*Given request*: Quote each line of the entries below that contains the word "weathered".
::: Task data
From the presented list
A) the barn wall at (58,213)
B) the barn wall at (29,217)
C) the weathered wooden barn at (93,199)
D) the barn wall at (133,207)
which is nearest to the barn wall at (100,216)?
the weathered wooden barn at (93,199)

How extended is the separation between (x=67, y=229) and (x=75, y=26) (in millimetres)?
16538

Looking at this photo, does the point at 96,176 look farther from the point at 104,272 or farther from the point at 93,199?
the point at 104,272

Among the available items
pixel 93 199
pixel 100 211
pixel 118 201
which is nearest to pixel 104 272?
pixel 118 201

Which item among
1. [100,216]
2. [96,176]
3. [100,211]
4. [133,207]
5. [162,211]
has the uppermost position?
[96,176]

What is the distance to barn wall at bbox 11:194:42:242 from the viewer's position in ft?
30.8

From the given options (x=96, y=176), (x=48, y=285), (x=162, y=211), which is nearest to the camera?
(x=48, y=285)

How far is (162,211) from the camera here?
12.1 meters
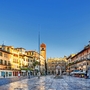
::::::
*Response to the exercise*:
C) the weathered wooden barn at (93,199)
the weathered wooden barn at (93,199)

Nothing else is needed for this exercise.